Pengikut

Senin, 15 Desember 2008

Bagaimana Menyikapi Tahun Baru Masehi?

Oleh:
Mishad Khoiri

Tahun baru 2009 M sudah di penghujung mata. Walaupun tiap tahun kita menjumpai tahun baru, namun tahun baru masehi kali ini agak lain. Mengapa? Sebab tahun baru 2009 M ini beriringan dengan tahun baru Hijriyah 1430 H yang jatuh 3 hari sebelumnya, yaitu bertepatan dengan tanggal 29 Desember 2008 M. Ditambah lagi pada tanggal 26 Januari 2009 juga bertepatan dengan tahun baru Imlek.
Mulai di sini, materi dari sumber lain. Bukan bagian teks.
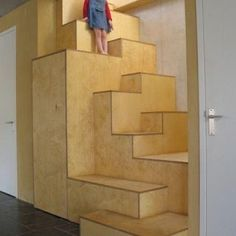 Top Unique Modern Staircase Design Ideas for Your Dream House - futurisme Interior Stairs, Interior Architecture, Interior Design, Loft Stairs, Under Stairs, Entry Stairs, Modern Staircase, Staircase Design, Espace Design
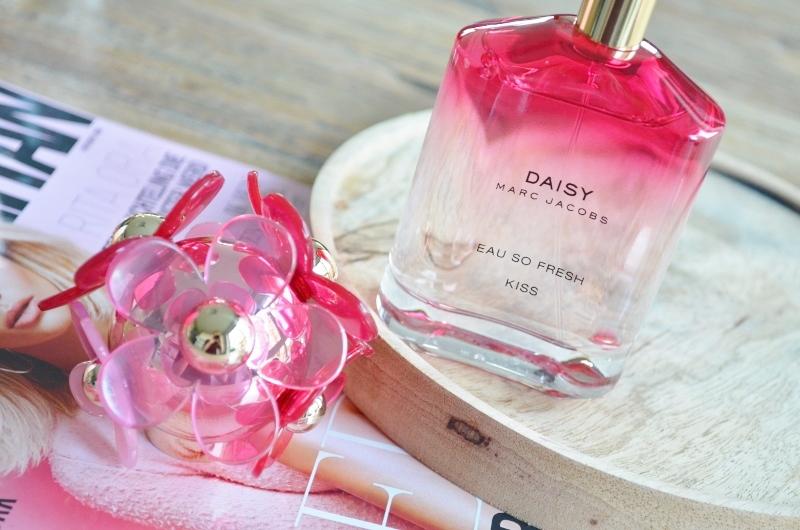 DSC 1005 800x530 - Marc Jacobs Daisy Eau so Fresh Kiss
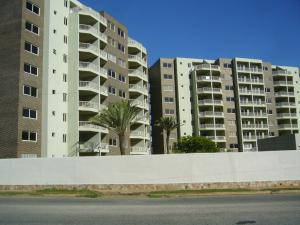 Apartamento En Venta En Margarita, Costa Azul, Venezuela, VE RAH: 14-13553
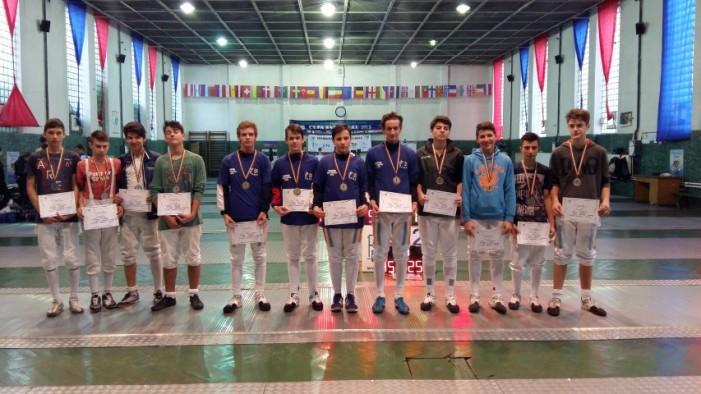 CS Satu Mare1 a câștigat titlul național la spadă masculin pe echipe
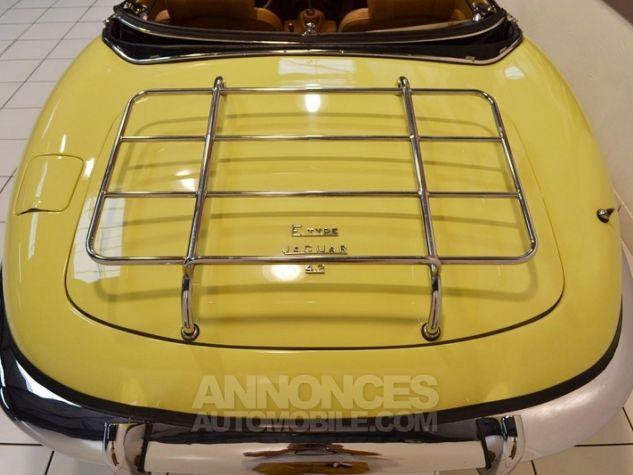 Jaguar E-Type Type E Cabriolet 4.2L Pale Primerose Yellow Occasion - 18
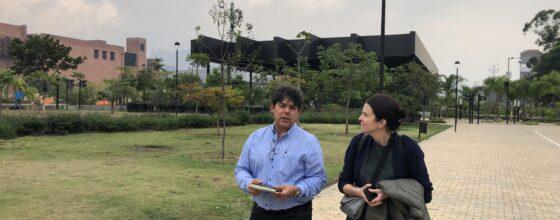 TRANSFER team with the architect Jorge Pérez Jaramillo visiting Parques del Río, Medellín, March 2019© TRANSFER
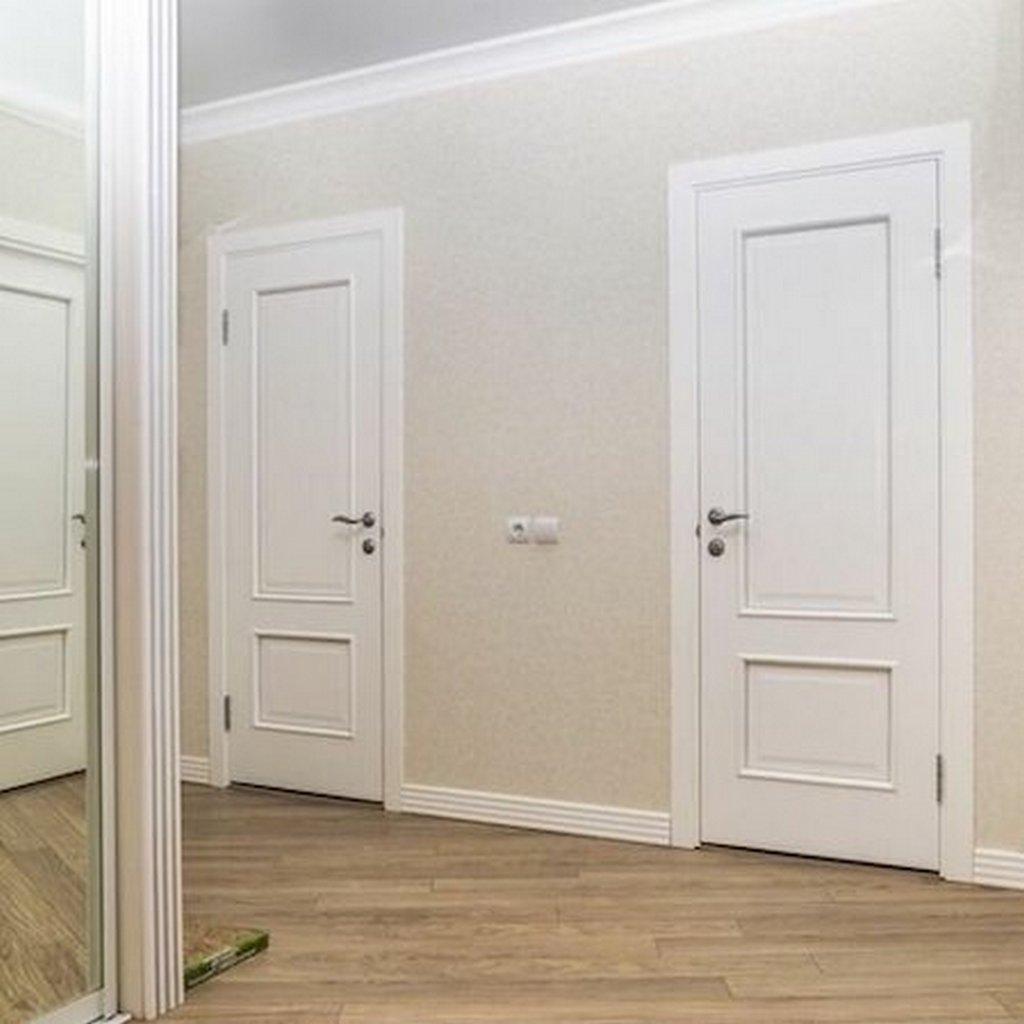 Двери ульяновские в белом ясени. Вид со стороны коридора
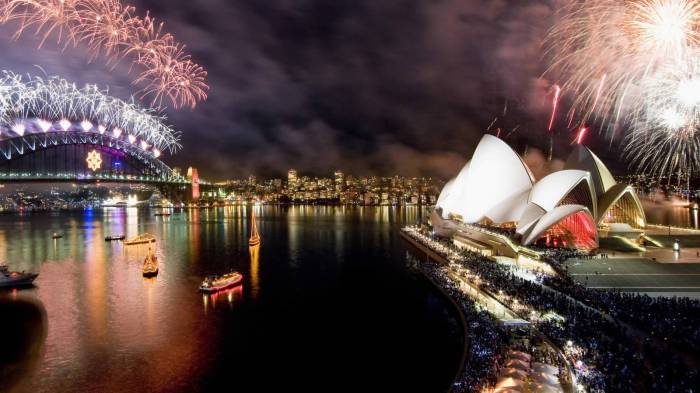 best_places_for_christmas_holiday:sydney_australia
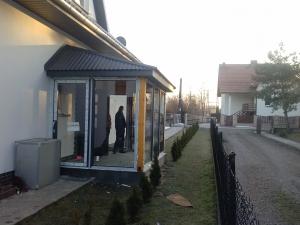 OKNA FIRMY ADAMS KOLOR DWUSTRONNY ANTRACYT BALKONY Z KALMKA DWUSTRONNA I ZAMKIEM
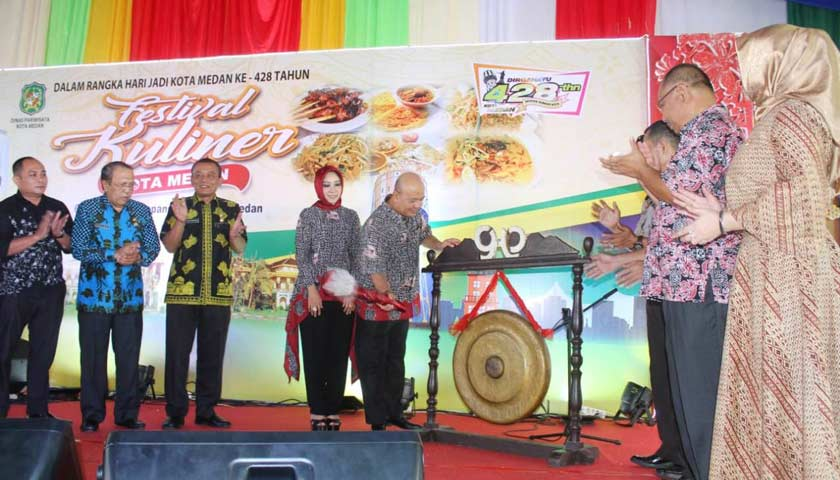 Wali Kota Buka Festival Kuliner Kota Medan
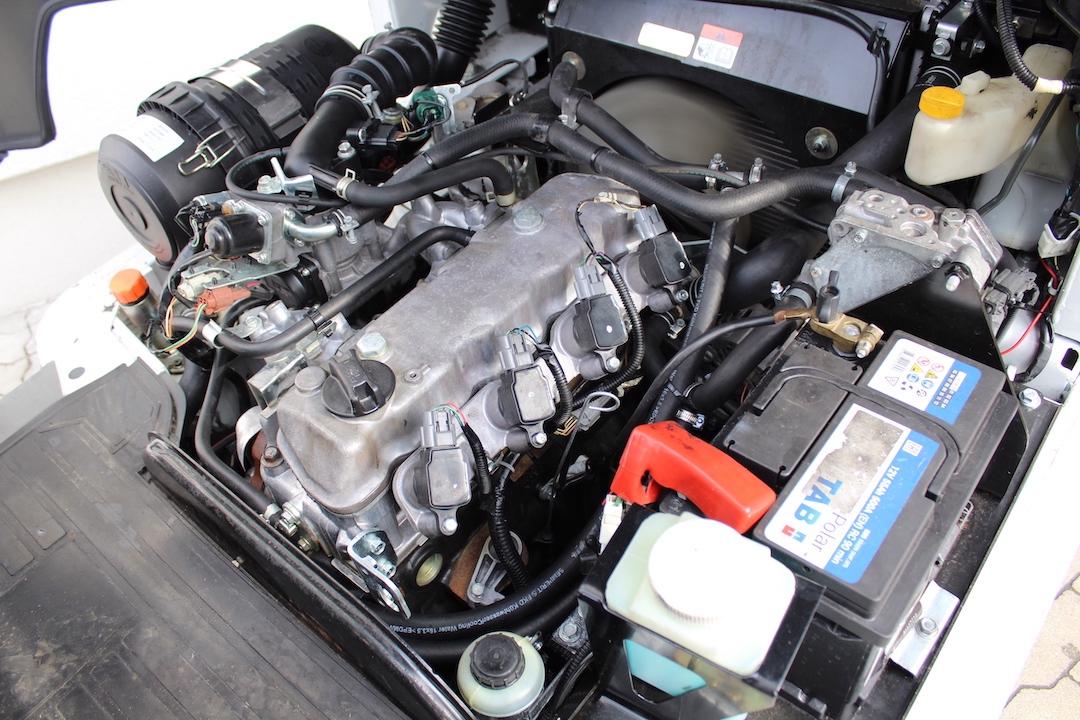 PG304025 Nissan gázos targonca3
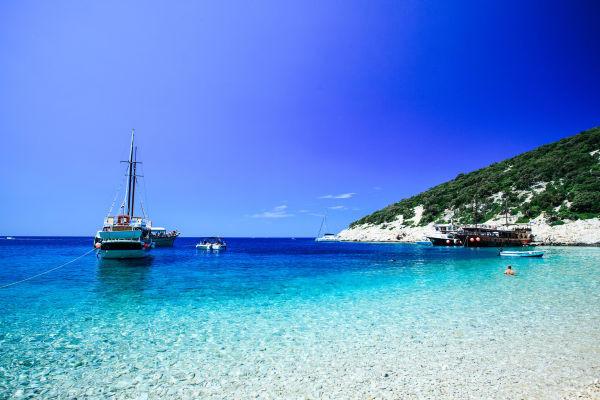 tourist-boat-at-the-idyllic-bay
Dengan datangnya beberapa tahun baru tersebut, beragam cara masyarakat untuk menyambutnya. Fakta membuktikan masyarakat dunia begitu antusias menyambut tahun baru, terutama tahun baru masehi.

Diantara kebiasaan orang dalam memasuki tahun baru masehi di berbagai belahan dunia adalah dengan merayakannya, seperti begadang semalam suntuk, pesta kembang api, tiup terompet pada detik-detik memasuki tahun baru, wayang semalam suntuk, dan lain-lain. Sebenarnya bagaimana bagaimana sejarah tentang tahun baru masehi dan bagaimana Islam memandang perayaan tahun baru masehi?

Sejarah Tahun Baru Masehi
Tahun baru masehi itu sebenarnya berhubungan dengan keyakinan agama Nasrani. Masehi adalah nama lain dari Isa Almasih dalam keyakinan Nasrani. Menurut catatan di Encarta Reference Library Premium 2005, orang pertama yang membuat penanggalan kalender (penanggalan matahari) adalah seorang kaisar Romawi yang terkenal bernama Gaisus Julius Caesar. Itu dibuat pada tahun 45 SM jika mengunakan standar tahun yang dihitung mundur dari kelahiran Yesus Kristus.
Tapi pada perkembangannya, ada seorang pendeta Nasrani yang bernama Dionisius yang kemudian memanfaatkan penemuan kalender dari Julius Caesar ini untuk diadopsi sebagai penanggalan yang didasarkan pada tahun kelahiran Yesus Kristus. Itu sebabnya, penanggalan tahun setelah kelahiran Yesus Kristus diberi tanda AD (bahasa Latin: Anno Domini yang berarti: in the year of our lord) alias Masehi. Sementara untuk jaman prasejarahnya disematkan BC (Before Christ) alias SM (Sebelum Masehi)
Pope (Paus) Gregory III kemudian memoles kalender yang sebelumnya dengan beberapa modifikasi dan kemudian mengukuhkannya sebagai sistem penanggalan yang harus digunakan oleh seluruh bangsa Eropa, bahkan kini di seluruh negara di dunia dan berlaku umum bagi siapa saja. Kalender Gregorian yang kita kenal sebagai kalender masehi dibuat berdasarkan kelahiran Yesus Kristus dalam keyakinan Nasrani. “The Gregorian calendar is also called the Christian calendar because it uses the birth of Jesus Christ as a starting date.”, demikian keterangan dalam Encarta.
Di zaman Romawi, pesta tahun baru adalah untuk menghormati Dewa Janus (Dewa yang digambarkan bermuka dua-ini bukan munafik maksudnya, tapi merupakan Dewa pintu dan semua permulaan. Jadi mukanya dua: depan dan belakan, depan bisa belakang bisa. Kemudian perayaan ini terus dilestarikan dan menyebar ke Eropa (abad permulaan Masehi). Seiring muncul dan berkembangnya agama Nasrani, akhirnya perayaan ini diwajibkan oleh para pemimpin gereja sebagai satu perayaan “suci” sepaket dengan Natal. Itulah sebabnya mengapa kalo ucapan Natal dan Tahun baru dijadikan satu: Merry Christmas and Happy New Year.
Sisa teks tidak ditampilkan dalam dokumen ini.